Stop and Train with Bernard. I cannot stress this enough. The moment you finish Train Hard, Fight Easy, stay in Rattay. Spend three in-game days just sparring. Learn the "Master Strike." Without it, the mid-to-late game quests on this list will be a nightmare of getting parried into oblivion.

Learn to Read. Seriously. Go to Uzhitz and find the Scribe. Being illiterate makes several main quests significantly harder. You’ll be staring at "The Die is Cast" wondering why you can't understand the documents you just stole.

Keep an Eye on the Clock. Several quests in the Kingdom Come Deliverance main quest list are time-sensitive. If someone says "meet me at dawn," and you show up three days later, don't be surprised if the quest has failed or moved on without you. This applies heavily to the Neuhof investigation and the plague in Merhojed.

The beauty of this game isn't in completing the list; it's in the struggle to get through it. You aren't just checking off boxes; you're carving out a life in a world that doesn't particularly care if you live or die.

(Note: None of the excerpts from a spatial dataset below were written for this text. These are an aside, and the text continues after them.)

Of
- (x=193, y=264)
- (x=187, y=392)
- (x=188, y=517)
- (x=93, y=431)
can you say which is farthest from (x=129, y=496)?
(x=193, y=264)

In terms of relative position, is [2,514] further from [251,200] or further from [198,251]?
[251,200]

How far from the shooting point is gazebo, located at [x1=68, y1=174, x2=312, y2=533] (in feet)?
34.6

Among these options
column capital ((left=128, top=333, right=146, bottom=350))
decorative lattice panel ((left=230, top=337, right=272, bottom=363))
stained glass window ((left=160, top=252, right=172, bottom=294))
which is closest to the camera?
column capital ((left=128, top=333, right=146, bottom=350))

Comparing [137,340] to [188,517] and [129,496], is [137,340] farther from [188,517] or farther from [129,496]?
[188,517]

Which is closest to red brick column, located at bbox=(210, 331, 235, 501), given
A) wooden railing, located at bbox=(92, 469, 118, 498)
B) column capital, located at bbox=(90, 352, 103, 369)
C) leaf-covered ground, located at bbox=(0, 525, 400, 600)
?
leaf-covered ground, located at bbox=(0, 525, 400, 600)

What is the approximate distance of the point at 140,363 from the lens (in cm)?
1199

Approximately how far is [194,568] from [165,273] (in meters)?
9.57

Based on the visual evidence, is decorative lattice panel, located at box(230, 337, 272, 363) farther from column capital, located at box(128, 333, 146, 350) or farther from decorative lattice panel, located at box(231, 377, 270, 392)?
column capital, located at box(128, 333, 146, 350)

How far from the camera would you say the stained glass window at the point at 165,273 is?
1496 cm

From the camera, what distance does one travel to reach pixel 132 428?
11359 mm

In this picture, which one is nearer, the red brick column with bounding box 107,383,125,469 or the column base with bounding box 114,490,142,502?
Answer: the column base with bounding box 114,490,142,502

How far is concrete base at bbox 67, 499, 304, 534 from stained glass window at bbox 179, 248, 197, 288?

To handle the questline effectively, focus on your maintenance. Keep your armor repaired using kits to save money, always carry "Saviour Schnapps" (or use the exit-save feature), and never enter a main story beat with less than 50% energy. The game loves to throw long, unskippable cutscenes followed by immediate combat at you. If you're tired and hungry when the "Siege" begins, you're going to have a bad time.

Go to Rattay, grab a mace (it's better against plate armor anyway), and try to stay alive. That’s the real main quest.